Earlier in the day, Elio Di Rupo, leader of Belgium's French-speaking socialists, asked King Albert II to relieve him. The move came after the main Flemish separatist party rejected Di Rupo's comprehensive proposal to resolve the country's 13-month long government crisis.
But the palace said the monarch would keep the resignation in abeyance for several days while he holds talks with other political leaders.
"In view of the gravity of the situation, the king wishes that all responsible politicians take a few days to reflect on the ... consequences of the political situation and to search for ways to resolve it," a statement said.
Belgium is divided into two main linguistic communities _ Dutch-speaking Flanders in the north with its 6 million Dutch-speakers, and Walonia in the south with about 5 million Francophones.
Elections in June 2010 brought the anti-Belgium N-VA regionalists to the fore in Flanders and left the pro-Belgium PS Socialists as the main party in the Francophone regions. The two need to work together to form a unitary national government, but talks have repeatedly broken down over demands for reforms and more self-rule to the two communities.
The nation now holds the record for time without a government for a modern democracy.
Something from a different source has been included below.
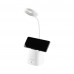 Лампа электрическая настольная ENERGY EN-LED 35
Di Rupo's plan, which was accepted by other parties in both regions, attempted to tackle the main issues blocking the formation of a unity Cabinet.
He proposed changing the electoral districts around Brussels, inhabited mainly by French-speakers but located inside Flanders, and giving regional authorities greater fiscal authority. The plan also proposed slashing Belgium's soaring public debt and balancing the budget.
But on Thursday, the head of the Flemish separatist party Bart De Wever rejected the entire plan. De Wever denounced the new taxes proposed by Di Rupo and said the socialist's proposal did not attempt to curb the country's generous unemployment benefits.
Since the last elections, a caretaker government headed by Yves Leterme has been running the country. Leterme, the last prime minister before that ballot, was able to include Belgian forces into the international military operation in Libya with little opposition. He also successfully defused financial pressures on the country which increased during the euro crisis early this year.